Caesar Salad Dressing
Makes enough for 4-6 servings
- 1/4 C extra virgin olive oil
- 1 1/2 tsp Worcestershire sauce(making sure to use a vegan option, either homemade or store bought, if that is a concern)
- 1/2 tsp salt
- 1/4 tsp pepper
- 1/4 tsp dry mustard powder
- 1 1/2 tbsp freshly squeezed lemon juice
- 2 cloves garlic, pressed or minced
Combine all in a small jar or bowl and whisk together(or shake the jar with the lid on) and store in the fridge for 1 hour before serving or up to 5 days.
Lemon Garlic Roasted Chickpeas
- 1 can chickpeas or about 2 1/4 C
- enough lemon juice to cover one layer of chickpeas in a large pot
- 4-5 cloves garlic
- 1-2 tbsp oil
- 1/4-1/2 tsp sea salt
In a large enough pot, add the chickpeas and spread out to one even layer and cover with lemon juice(bottled is fine) Add the garlic and bring to a simmer for 10 minutes.
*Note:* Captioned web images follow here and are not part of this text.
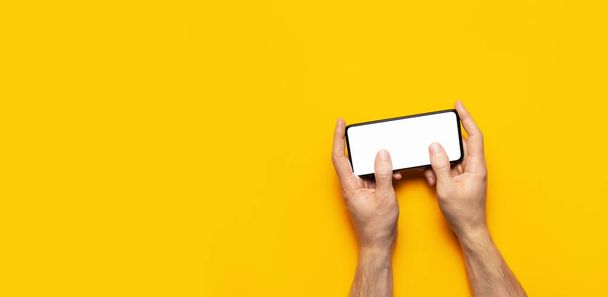 Les mains masculines tiennent un smartphone noir moderne avec écran blanc sur fond jaune. Technologie moderne, téléphone, gadget dans les mains, écran tactile, modèle pour votre conception. Maquette
 - Photo, image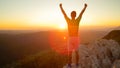 LENS FLARE: Male tourist celebrates reaching top of the mountain at sunrise.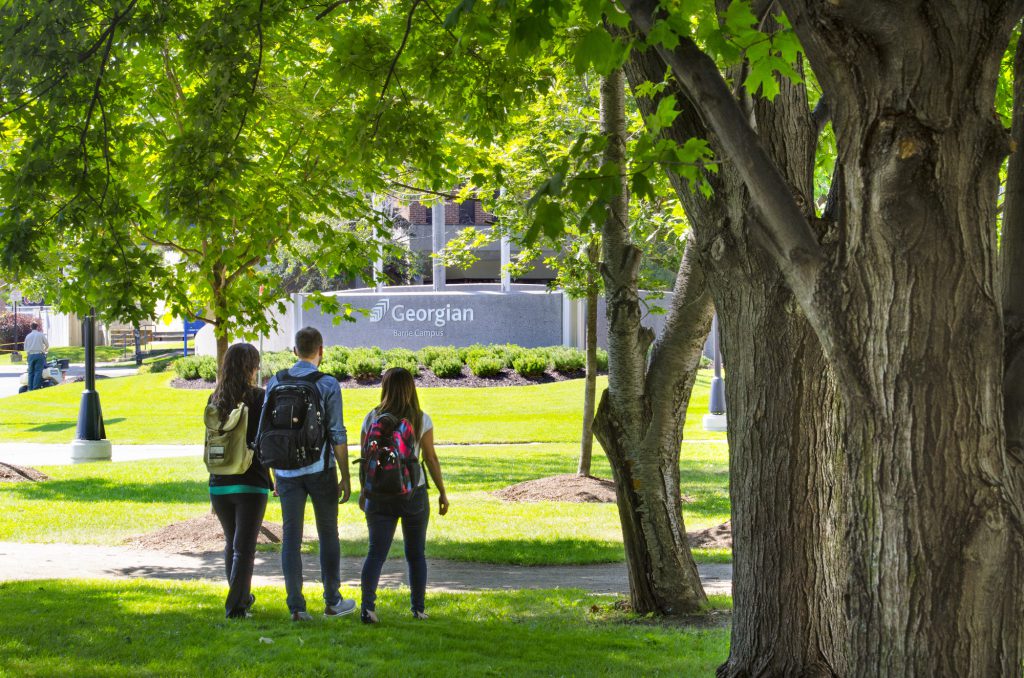 3 students walking with backpacks on in the summer foliage on the Barrie Campus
Preheat the oven to 375 degrees.
Once the chickpeas have simmered long enough, drain and pour them out onto the baking sheet. Drizzle with oil and sprinkle with salt to taste. Stir to make sure the oil is distributed evenly and place in the oven for 30-35 minutes, stirring once 2/3rds of the way through. Once done, remove from the oven and cool slightly before topping your salad.